For a meteorite to be "lit," it has to be traveling faster
than the speed of sound (in air) and probably faster than
that. So a meteorite can only get to the ground while "lit" if
hypersonic.
When an object hits something at hypersonic velocities,
the shock wave from the impact is traveling backwards through
the impacting object at the speed of the impactor PLUS the
speed of the shock wave itself.
This combined velocity will almost certainly be greater
than the speed of sound in the interior of the object.

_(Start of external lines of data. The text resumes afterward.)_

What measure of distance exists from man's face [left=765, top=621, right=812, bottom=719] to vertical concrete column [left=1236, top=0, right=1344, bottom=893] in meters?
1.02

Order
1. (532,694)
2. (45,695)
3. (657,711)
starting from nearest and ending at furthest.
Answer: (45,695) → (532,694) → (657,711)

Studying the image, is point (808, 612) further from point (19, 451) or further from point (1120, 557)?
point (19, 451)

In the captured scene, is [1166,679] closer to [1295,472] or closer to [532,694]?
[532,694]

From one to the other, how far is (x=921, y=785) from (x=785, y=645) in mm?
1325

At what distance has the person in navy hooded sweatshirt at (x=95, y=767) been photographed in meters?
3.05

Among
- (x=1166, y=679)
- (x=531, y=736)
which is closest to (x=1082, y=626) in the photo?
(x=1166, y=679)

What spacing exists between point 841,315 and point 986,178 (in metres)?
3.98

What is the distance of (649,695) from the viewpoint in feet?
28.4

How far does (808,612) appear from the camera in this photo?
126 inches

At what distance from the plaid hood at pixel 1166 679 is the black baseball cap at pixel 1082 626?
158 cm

(Testing of sample meteorites reveal they don't transit sound
very rapidly.)
If the shock wave exceeds the speed of sound in the
object, it will convert the object into something that will
either transmit sound at the higher speed or allow the energy
of the shock wave to escape, namely, a ball of superheated
rock or iron vapor or plasma!
As far as to whether a give meteoroid will reach the
ground and get promoted to the status of "meteorite," the
general rule is this: If the mass behind each unit area of the
frontal surface of the incoming object is greater than the
weight of the atmosphere that lies in the path of that unit
area from the top of the atmosphere to the ground, it has a
chance of landing on Earth in one piece.
Of course, if the re-entry forces are strong enough to
fragment the object, then you have to re-calculate the chances
for each individual fragment (always less). Fragmentation is
what prevents most cosmic visitors from checking into the
terrestrial hotel.
An object that takes a low entry angle (like a re-entering
spacecraft) and has a low entry velocity has the best chance.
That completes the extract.